Task details: Your answer must be an exact copy of the data below, minus any pictures.

Information supplied:

....

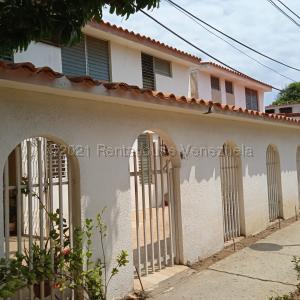 Casa En Ventaen Maracaibo, Monte Claro, Venezuela, VE RAH: 21-18320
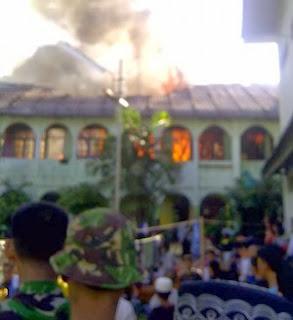 Foto kebakaran pesantren IMMIM Putra Makassar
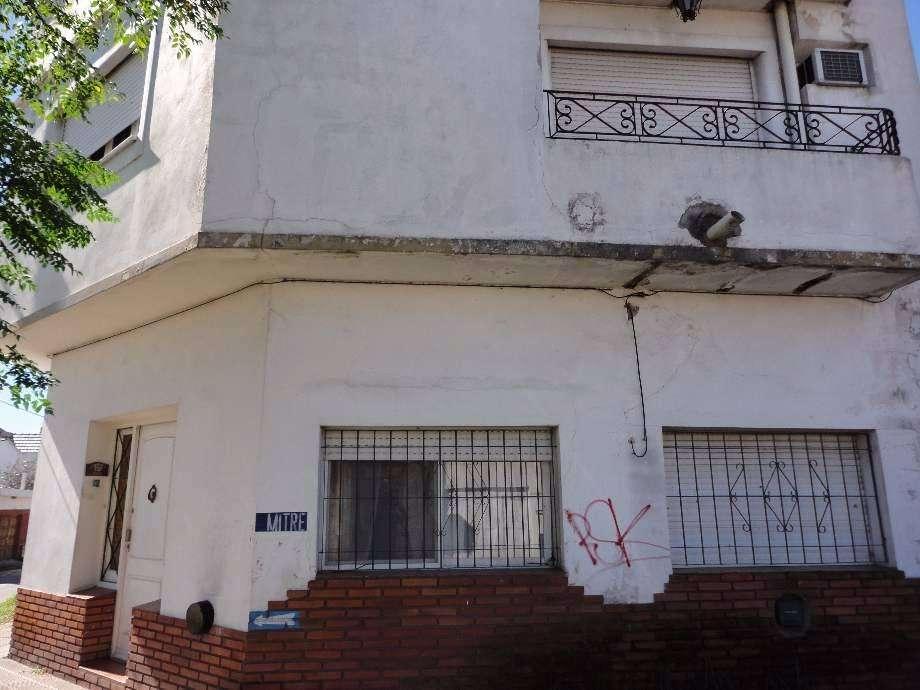 Casa PH en venta en Quilmes Este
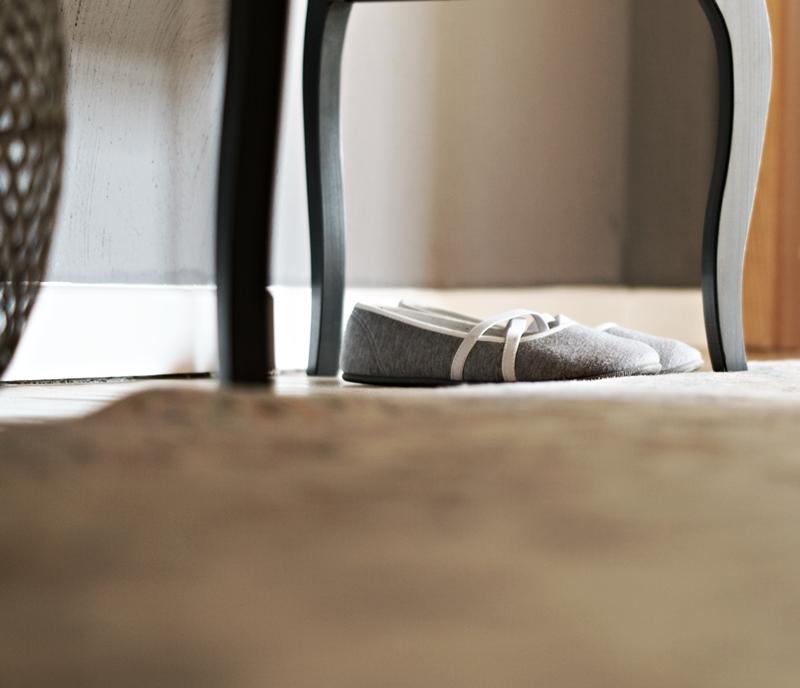 Blog + Fotografie by its me - Rooming Flur, Schläppchen unter einer Kommode von ikea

....

Answer for the task:
 Casa En Ventaen Maracaibo, Monte Claro, Venezuela, VE RAH: 21-18320
 Foto kebakaran pesantren IMMIM Putra Makassar
 Casa PH en venta en Quilmes Este
 Blog + Fotografie by its me - Rooming Flur, Schläppchen unter einer Kommode von ikea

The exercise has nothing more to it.